→ Problem to work on
Using the data that follows, return exactly the lines from the one that contains "Black friday sale" through the one that contains "corsi click febbraio 2016", ends included.

→ Data
════════════════

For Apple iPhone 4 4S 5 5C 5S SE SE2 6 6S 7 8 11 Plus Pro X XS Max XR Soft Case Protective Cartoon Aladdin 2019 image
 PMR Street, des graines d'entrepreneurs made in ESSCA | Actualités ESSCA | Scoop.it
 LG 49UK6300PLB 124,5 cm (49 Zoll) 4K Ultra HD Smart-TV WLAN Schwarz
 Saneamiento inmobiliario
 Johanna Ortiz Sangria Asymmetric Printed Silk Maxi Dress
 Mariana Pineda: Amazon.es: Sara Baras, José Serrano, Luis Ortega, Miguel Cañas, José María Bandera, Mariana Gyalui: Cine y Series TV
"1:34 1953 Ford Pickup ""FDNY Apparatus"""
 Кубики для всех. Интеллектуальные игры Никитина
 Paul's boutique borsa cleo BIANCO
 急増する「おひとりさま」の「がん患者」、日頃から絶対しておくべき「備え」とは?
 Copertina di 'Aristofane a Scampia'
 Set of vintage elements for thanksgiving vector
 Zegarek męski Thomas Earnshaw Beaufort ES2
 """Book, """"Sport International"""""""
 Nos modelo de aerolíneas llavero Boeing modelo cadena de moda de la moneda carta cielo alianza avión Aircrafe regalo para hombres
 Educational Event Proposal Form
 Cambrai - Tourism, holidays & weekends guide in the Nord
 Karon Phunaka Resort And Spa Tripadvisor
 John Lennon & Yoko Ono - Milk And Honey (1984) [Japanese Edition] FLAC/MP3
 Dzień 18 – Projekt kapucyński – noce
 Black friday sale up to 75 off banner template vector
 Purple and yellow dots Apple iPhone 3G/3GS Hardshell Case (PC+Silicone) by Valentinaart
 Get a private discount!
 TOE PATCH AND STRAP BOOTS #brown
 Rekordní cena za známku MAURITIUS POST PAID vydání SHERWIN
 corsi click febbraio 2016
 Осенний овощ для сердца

════════════════

→ Task solution
 Black friday sale up to 75 off banner template vector
 Purple and yellow dots Apple iPhone 3G/3GS Hardshell Case (PC+Silicone) by Valentinaart
 Get a private discount!
 TOE PATCH AND STRAP BOOTS #brown
 Rekordní cena za známku MAURITIUS POST PAID vydání SHERWIN
 corsi click febbraio 2016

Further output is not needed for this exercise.